26. A perusal of the photos showed that the impact of the accident was on the lane of the subject Motor Vehicle. The impact of the accident was on the left front side of the subject Motor Vehicle. If the subject Motor Vehicle was being driven in a zig zag manner, the deceased would have been expected to have swerved his subject Motor Cycle to the left. Even so, the impact would have been expected to have been on the right side of the subject Motor Vehicle.

27. There was a body of a woman off the road and on the left side of the subject Motor Vehicle. It was difficult to comprehend how the subject Motor Vehicle ended up suffering damage on the left front side or how the body of the woman who was a pillion rider of the deceased ended up on the left side of the subject Motor Vehicle. In the absence of any logical explanation of how the deceased found himself on the lane of the subject Motor Vehicle, this court was persuaded to agree with the Respondent and the Trial Court that it was the deceased who veered into the lane of DW 1.
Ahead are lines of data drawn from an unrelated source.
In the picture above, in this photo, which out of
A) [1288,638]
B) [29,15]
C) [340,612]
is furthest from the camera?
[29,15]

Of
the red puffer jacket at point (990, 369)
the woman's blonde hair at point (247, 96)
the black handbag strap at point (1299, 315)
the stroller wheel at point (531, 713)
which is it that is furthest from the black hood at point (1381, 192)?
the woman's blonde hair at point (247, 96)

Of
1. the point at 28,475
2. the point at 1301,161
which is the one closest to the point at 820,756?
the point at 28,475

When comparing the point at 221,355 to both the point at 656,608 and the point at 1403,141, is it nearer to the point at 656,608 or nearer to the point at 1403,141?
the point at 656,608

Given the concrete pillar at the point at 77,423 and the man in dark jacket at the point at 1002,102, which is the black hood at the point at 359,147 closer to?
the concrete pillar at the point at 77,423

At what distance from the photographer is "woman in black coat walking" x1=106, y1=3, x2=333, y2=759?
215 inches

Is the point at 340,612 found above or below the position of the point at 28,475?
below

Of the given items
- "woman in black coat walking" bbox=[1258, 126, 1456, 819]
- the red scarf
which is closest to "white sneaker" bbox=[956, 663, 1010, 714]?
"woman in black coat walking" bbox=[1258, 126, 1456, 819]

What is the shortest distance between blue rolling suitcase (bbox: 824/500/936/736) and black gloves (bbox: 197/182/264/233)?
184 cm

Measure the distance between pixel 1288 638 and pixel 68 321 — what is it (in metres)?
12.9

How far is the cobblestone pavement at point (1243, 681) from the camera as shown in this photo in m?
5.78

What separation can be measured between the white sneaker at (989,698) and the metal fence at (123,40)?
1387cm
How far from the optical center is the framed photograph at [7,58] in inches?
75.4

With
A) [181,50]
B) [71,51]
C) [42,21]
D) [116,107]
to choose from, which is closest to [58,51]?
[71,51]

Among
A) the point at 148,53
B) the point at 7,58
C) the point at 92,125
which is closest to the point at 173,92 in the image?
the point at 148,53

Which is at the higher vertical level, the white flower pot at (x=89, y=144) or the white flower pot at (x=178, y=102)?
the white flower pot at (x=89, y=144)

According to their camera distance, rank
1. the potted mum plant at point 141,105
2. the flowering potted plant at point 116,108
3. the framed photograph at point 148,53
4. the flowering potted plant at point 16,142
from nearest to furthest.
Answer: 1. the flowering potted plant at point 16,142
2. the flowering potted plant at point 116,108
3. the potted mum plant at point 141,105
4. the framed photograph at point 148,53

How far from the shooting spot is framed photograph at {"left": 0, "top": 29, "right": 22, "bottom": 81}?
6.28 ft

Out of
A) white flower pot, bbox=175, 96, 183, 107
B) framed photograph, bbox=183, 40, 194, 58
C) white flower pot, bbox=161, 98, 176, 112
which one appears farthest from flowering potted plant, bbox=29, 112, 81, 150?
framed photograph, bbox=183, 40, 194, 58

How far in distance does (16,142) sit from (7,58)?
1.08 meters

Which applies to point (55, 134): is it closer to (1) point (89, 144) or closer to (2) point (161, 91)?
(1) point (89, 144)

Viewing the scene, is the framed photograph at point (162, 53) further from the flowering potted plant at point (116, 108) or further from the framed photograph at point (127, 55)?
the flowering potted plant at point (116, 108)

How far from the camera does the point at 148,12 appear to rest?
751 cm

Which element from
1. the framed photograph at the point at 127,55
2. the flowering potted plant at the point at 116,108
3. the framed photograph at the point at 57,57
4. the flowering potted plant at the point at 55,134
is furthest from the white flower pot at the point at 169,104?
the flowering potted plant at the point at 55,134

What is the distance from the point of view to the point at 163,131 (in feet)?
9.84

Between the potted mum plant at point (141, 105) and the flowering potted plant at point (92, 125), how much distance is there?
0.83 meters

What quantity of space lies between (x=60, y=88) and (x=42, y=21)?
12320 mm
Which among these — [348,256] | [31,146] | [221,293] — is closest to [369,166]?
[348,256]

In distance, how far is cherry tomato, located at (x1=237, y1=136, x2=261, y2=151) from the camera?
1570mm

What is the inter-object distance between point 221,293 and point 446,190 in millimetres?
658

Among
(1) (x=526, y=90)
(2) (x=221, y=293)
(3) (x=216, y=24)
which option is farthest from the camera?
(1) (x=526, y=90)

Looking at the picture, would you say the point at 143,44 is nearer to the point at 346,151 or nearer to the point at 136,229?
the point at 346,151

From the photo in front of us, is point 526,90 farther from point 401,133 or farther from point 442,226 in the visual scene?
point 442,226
28. Going further, it is important to point out that the Appellant could not assert that the deceased was not drunk at the material time of the accident and again purport that the Trial Court erred for not having found his employer to have been liable for negligence having allowed him to ride the subject Motor Cycle while he was drunk. He was either drunk or he was not. If he was drunk as the Appellant wanted to insinuate and actually veered into the lane of the subject Motor Vehicle, he was therefore the author of his own misfortune thus exonerating the Respondent herein. Be that as it may, this court found and held that the Trial Court came to a correct conclusion that there was no evidence that the deceased was drunk at the material time.

29. While there was no dispute that an accident involving the deceased and the subject Motor Vehicle did occur as was stated by PW 1, PW 2, PW 3 and DW 1 and confirmed by the entries in the Police Abstract Report, there was no evidence that DW 1 contributed to the causation of the accident herein to make the Respondent herein vicariously liable for his actions and/or omissions.

30. This court therefore came to the firm conclusion that the Trial Court did not err when it found that the Appellant did not prove negligence on the part of the Respondent herein and acted correctly when it dismissed the Appellant’s case.

II. Quantum 31. It was the Appellant’s submission that even when dismissing the case, the Trial Court was obligated to assess the general damages as was held in the cases of Frida Agwanda & Another vs Titus Katichu Mbugua [2015] eKLR and Lei Masaku vs Kalpama Builders Ltd [2014] eKLR where the common thread was that even if a trial court dismissed a claim, it was under a duty to assess damages as it was not the last court of resort and its decision was appealable. The above notwithstanding, the Appellant did not, however, set out what her claim was before this court.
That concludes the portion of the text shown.